During that time the newcomer should “test every single assumption that is being presented to them”, including how many people are estimated to come into the shop and the average sale amount and volume.
“All of those have to be tested by primary and secondary research. Primary is sitting outside a shop and counting the number of people going past. Spend some time working in one of the outlets, and do it without pay.

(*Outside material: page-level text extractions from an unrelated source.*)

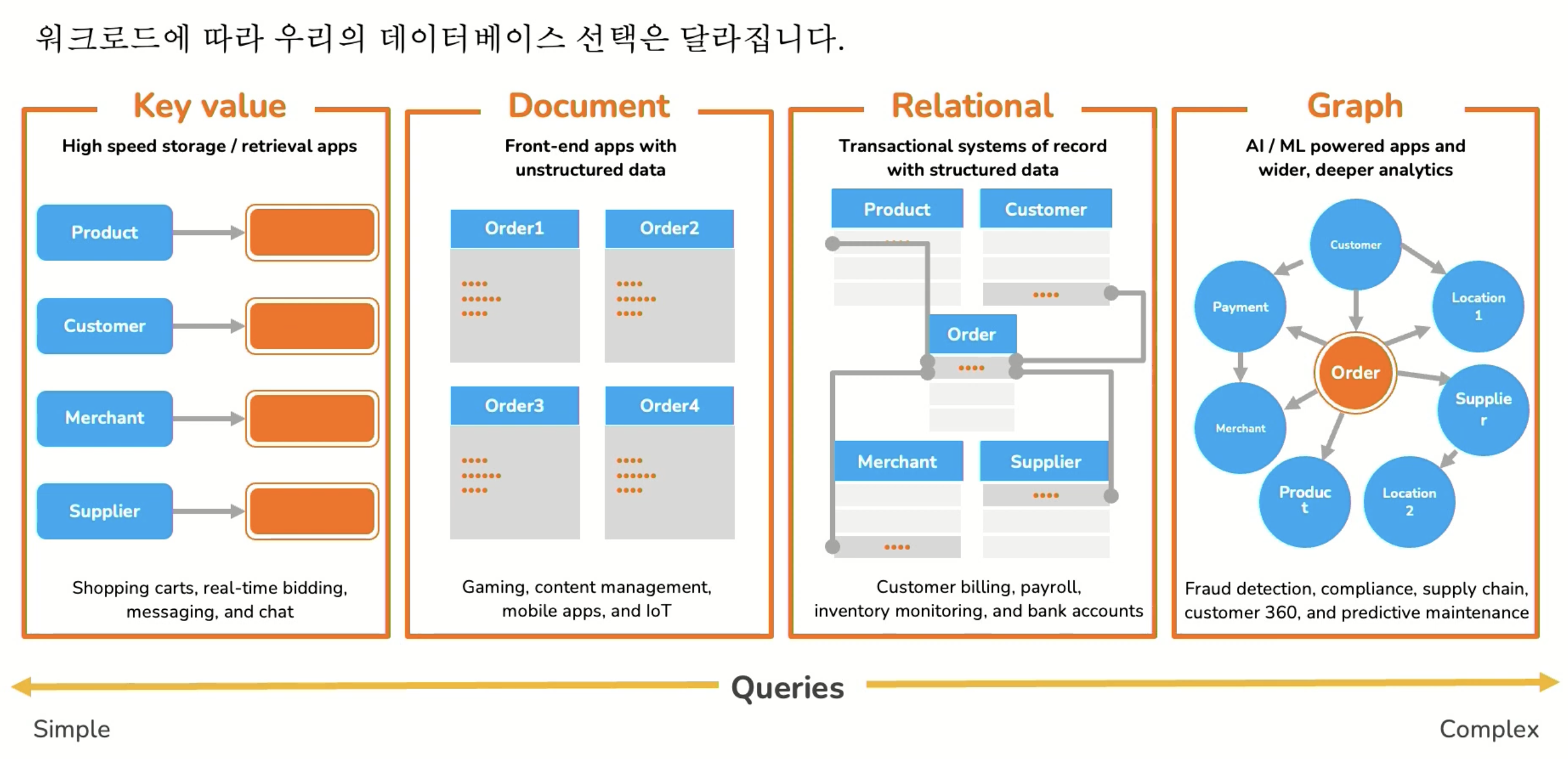 워크로드에 따라 우리의 데이터베이스 선택은 달라집니다.

Key value

High speed storage / retrieval apps

Product

Customer

Merchant

Supplier

Shopping carts, real-time bidding, messaging, and chat

Document

Front-end apps with unstructured data

Order1

Order2

Order3

Order4

Gaming, content management, mobile apps, and IoT

Relational

Transactional systems of record with structured data

Product

Customer

Order

Merchant

Supplier

Customer billing, payroll, inventory monitoring, and bank accounts

Graph

AI / ML powered apps and wider, deeper analytics

Customer

Payment

Location 1

Order

Merchant

Supplie r

Produc t

Location 2

Fraud detection, compliance, supply chain, customer 360, and predictive maintenance

Queries

Simple

Complex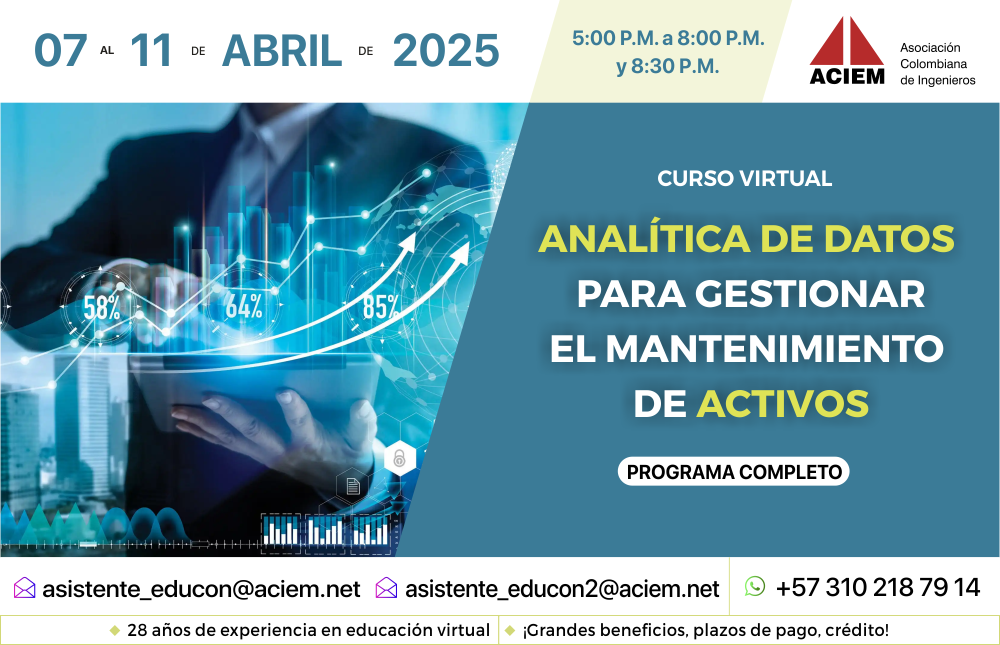 07 AL 11 DE ABRIL DE 2025

5:00 P.M. a 8:00 P.M. y 8:30 P.M.

ACIEM Asociación Colombiana de Ingenieros

58% 64% 85%

CURSO VIRTUAL

ANALÍTICA DE DATOS PARA GESTIONAR EL MANTENIMIENTO DE ACTIVOS

PROGRAMA COMPLETO

asistente_educon@aciem.net asistente_educon2@aciem.net +57 310 218 79 14

28 años de experiencia en educación virtual ¡Grandes beneficios, plazos de pago, crédito!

Secondary is talking with existing and former franchisees and reading what has been published about the group.”
“If you come to the conclusion you won’t make any money out of it, you have lost five weeks of your time, but you haven’t lost 200 grand.”
While making clear he is not commenting specifically on Pie Face, Gehrke said rapidly growing franchises sometimes compromised the quality of their offering, such as by not carefully selecting franchisees or by getting their projections wrong.
“I often see comments or statements from new or growing franchise systems to say they will have X number of outlets by such and such a date, and then in hindsight the date has passed and the outlets haven’t materialised. It’s often a trait of entrepreneurs who become franchisors that their eyes can be a bit bigger than their stomachs.
“Any projections that are given out should be disclaimed accordingly and any potential franchisees should never accept those as gospel.”
Pie Face has 80 outlets around Australia and in New York and is considering a float this year.
Stephen Giles, a lawyer and deputy chairman of the Franchise Council of Australia, says the case would come down to its particular facts.
“The law is there to protect franchisees if a franchisor makes projections and they turn out not to be made on reasonable grounds,” Giles says. ”But by the same token, the operator is probably the single most important determinant of revenue.”
“That is why franchisors typically do not make representations like these because it’s almost impossible to prove with the benefit of hindsight that you had reasonable grounds for making them.
Disputes between franchisors and their franchisee owners are common, particularly over expectations about how much money an outlet is likely to generate. A group of ten former Bank of Queensland franchisees are seeking damages due to business losses in the NSW Supreme Court, claiming BoQ made promises over business and revenue that did not eventuate.
The case follows a failed attempt by former BoQ franchisee Leicester Ramsey, where Justice Robert Buchanan found the bank’s alleged claims about monthly revenue were not a representation that could be relied upon.
“At no time was an assurance given that the franchise they proposed to establish, whether at Campbelltown or anywhere else, would succeed in achieving the target volume of lending or that the franchise model would necessarily deliver such a result,” the judge wrote in his 2010 ruling.
“On the contrary, both explicitly and by necessary inference, the bank indicated that this was a matter for assessment by them.”